Vous prenez l'exemple de la plateforme de rendez-vous en ligne. En France, vous le savez, les données de santé sont très encadrées grâce au règlement général européen sur la protection des données, le RGPD.
Les données de santé sont encore davantage encadrées, puisque chaque société qui en récolte est chargée de les chiffrer et de les stocker chez un hébergeur agréé. Les données personnelles de santé des utilisateurs sont ainsi validées par des prestataires ayant reçu un agrément certifié « hébergeur de données de santé » et leur exploitation est très surveillée.
Les plateformes auxquelles vous faites référence respectent l'ensemble des dispositions législatives et réglementaires françaises et européennes relatives à la protection des données personnelles.
Madame la sénatrice, je suis également très attachée à la protection des données. Je voudrais prendre pour exemple ce que nous avons fait dans le projet de loi Santé que vous serez amenés à examiner dans une semaine. L'article 11 de ce texte, qui est dédié au Health Data Hub, vise justement à parvenir à un équilibre entre les usages innovants et efficaces des données de santé, en vue d'améliorer nos connaissances et la protection de la vie privée.

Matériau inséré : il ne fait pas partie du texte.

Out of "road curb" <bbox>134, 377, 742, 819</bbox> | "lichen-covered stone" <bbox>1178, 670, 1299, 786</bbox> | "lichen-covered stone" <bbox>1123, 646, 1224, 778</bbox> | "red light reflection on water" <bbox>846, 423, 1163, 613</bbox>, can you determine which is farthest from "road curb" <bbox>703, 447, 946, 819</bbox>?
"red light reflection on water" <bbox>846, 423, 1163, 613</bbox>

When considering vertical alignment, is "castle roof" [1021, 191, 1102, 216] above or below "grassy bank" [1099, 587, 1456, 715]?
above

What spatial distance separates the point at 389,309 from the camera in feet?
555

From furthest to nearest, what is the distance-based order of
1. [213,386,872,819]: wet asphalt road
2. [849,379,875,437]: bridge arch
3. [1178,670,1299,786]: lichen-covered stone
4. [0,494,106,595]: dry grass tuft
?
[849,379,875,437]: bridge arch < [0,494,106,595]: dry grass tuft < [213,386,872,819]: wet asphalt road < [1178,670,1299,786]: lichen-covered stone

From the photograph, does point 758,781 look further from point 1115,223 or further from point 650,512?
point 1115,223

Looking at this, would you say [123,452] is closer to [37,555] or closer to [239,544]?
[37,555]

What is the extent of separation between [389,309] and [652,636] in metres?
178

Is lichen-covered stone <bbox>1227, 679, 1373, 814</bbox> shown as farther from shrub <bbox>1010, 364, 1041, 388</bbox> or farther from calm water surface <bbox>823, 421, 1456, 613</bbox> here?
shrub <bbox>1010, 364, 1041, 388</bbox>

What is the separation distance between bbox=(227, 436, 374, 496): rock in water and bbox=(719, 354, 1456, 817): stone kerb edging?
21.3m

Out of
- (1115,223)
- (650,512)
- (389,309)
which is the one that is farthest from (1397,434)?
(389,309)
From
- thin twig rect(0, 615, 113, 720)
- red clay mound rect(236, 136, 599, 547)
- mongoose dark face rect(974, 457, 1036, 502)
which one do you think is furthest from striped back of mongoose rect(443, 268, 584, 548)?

Cet équilibre a d'ailleurs été salué par le Conseil d'État. Il a considéré que le projet de loi ne méconnaît aucune exigence de valeur constitutionnelle ou conventionnelle, dès lors que le système national des données de santé apporte des garanties suffisantes pour l'utilisation des données auxquelles il donne accès.
Comme vous aurez tout le loisir de le vérifier lors des discussions parlementaires, nous serons extrêmement vigilants à ce qu'aucun Français ne soit inquiété quant à l'utilisation de ses données de santé. C'est ce que nous devons à nos concitoyens. (Applaudissements sur les travées du groupe La République En Marche.)
M. le président. La parole est à Mme Sonia de la Provôté, pour la réplique.
Mme Sonia de la Provôté. Madame la ministre, je vous ai bien entendue ! À l'heure du dossier médical partagé, on répète aux patients qu'ils sont propriétaires de leurs données. Nous devons être très attentifs à ce sujet, car il s'agit de richesses extrêmement convoitées. Il faut aussi espérer que ces plateformes et ces entreprises innovantes restent françaises ou européennes. En effet, si elles passent sous le contrôle de pays bien plus laxistes que le nôtre, je ne donne pas cher de l'avenir de nos données de santé ! (Applaudissements sur les travées du groupe Union Centriste.)